= Supplied material =
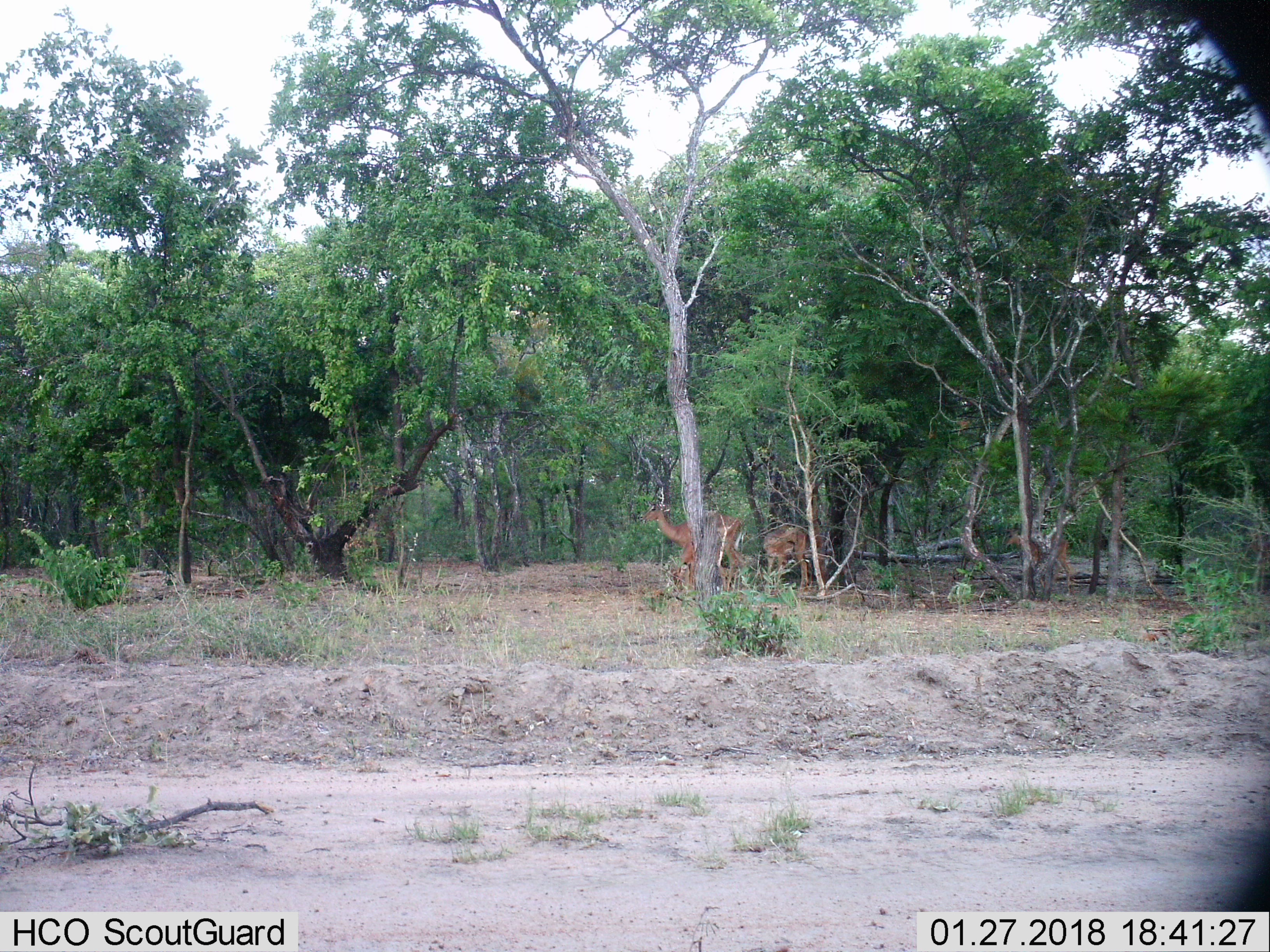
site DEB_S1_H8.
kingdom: Animalia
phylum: Chordata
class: Mammalia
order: Artiodactyla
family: Bovidae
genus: Aepyceros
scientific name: Aepyceros melampus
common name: impala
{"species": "impala (Aepyceros melampus)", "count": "3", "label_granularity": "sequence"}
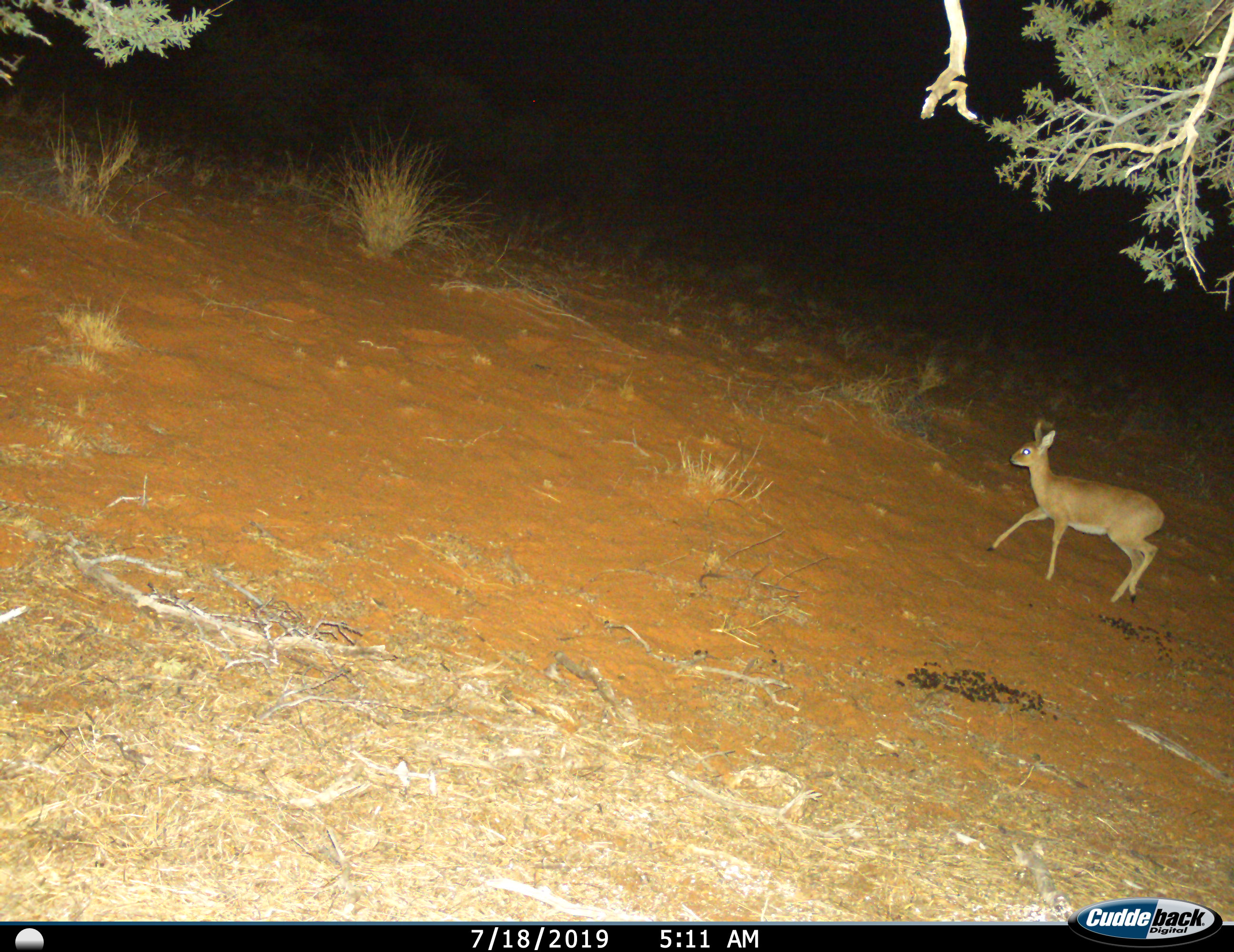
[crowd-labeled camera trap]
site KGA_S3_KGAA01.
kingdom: Animalia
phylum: Chordata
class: Mammalia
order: Artiodactyla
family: Bovidae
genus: Raphicerus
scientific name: Raphicerus campestris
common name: steenbok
Steenbok (Raphicerus campestris), count 1. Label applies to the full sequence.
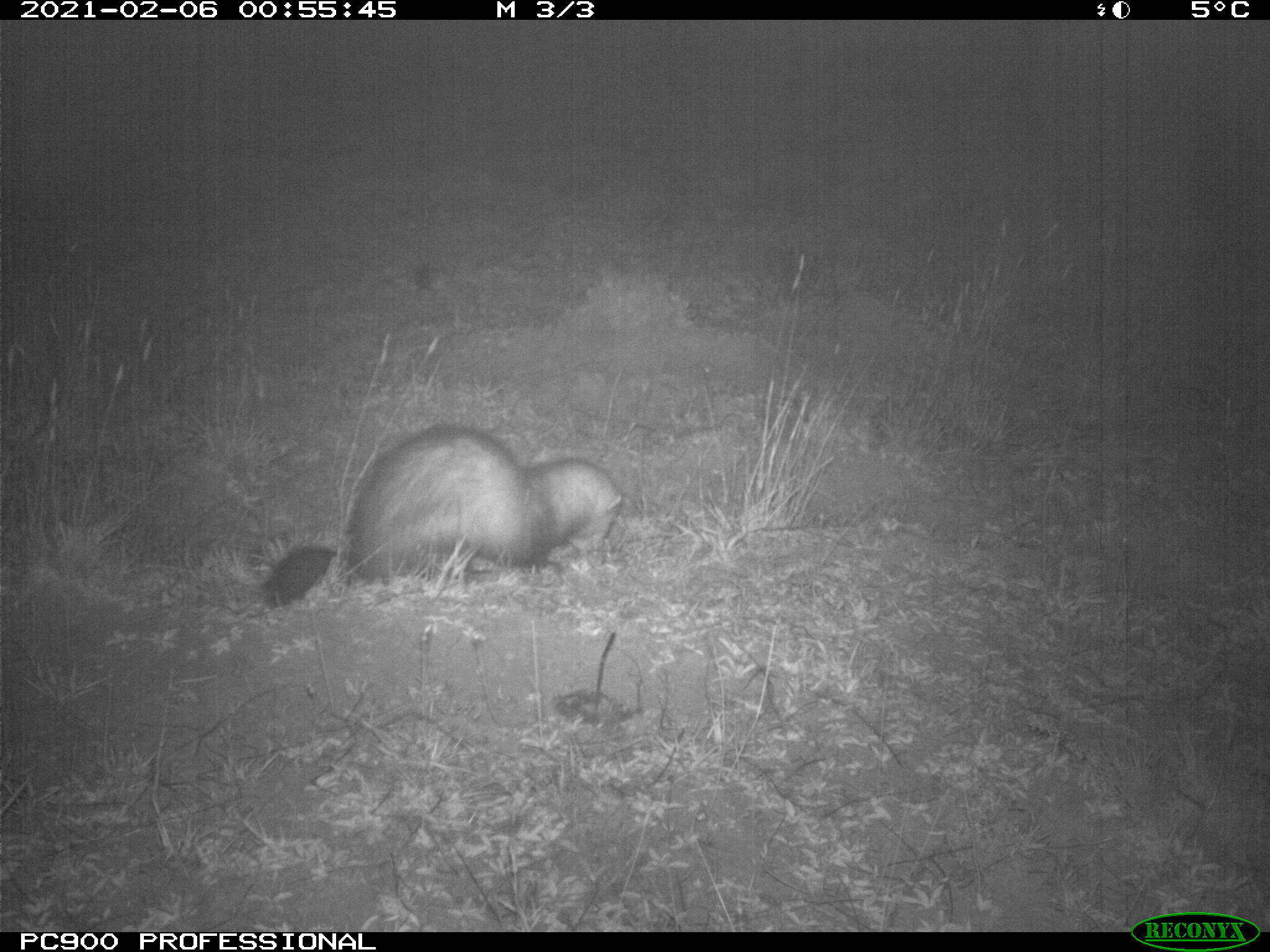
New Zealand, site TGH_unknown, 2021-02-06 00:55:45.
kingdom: Animalia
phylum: Chordata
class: Mammalia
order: Carnivora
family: Mustelidae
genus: Mustela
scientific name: Mustela furo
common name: ferret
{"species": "ferret (Mustela furo)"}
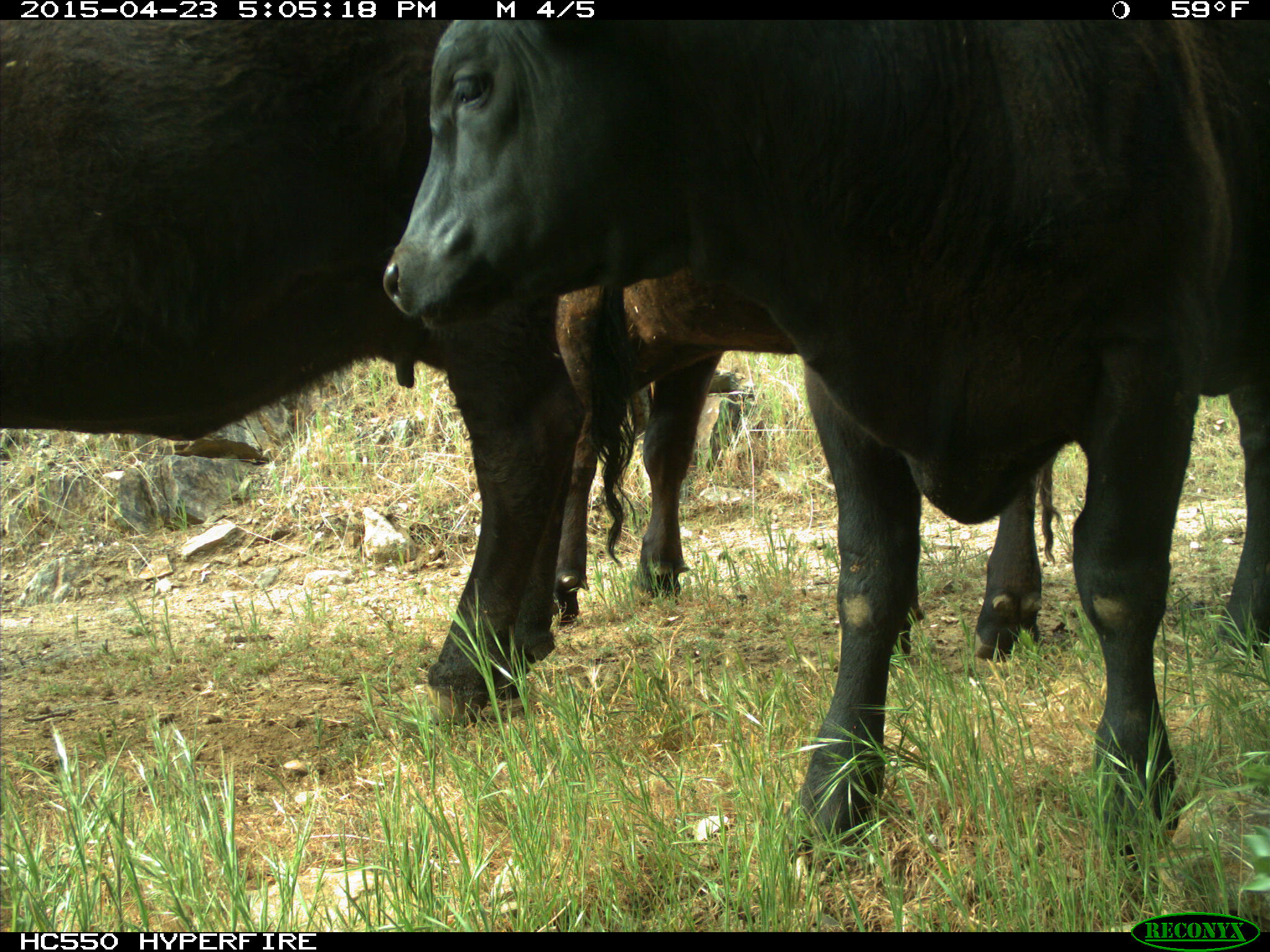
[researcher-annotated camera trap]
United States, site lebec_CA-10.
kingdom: Animalia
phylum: Chordata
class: Mammalia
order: Artiodactyla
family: Bovidae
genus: Bos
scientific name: Bos taurus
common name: domestic cow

= Problem details =
Could you report all lines of the listing that hold "species"?

= The completed task =
{"species": "impala (Aepyceros melampus)", "count": "3", "label_granularity": "sequence"}
{"species": "ferret (Mustela furo)"}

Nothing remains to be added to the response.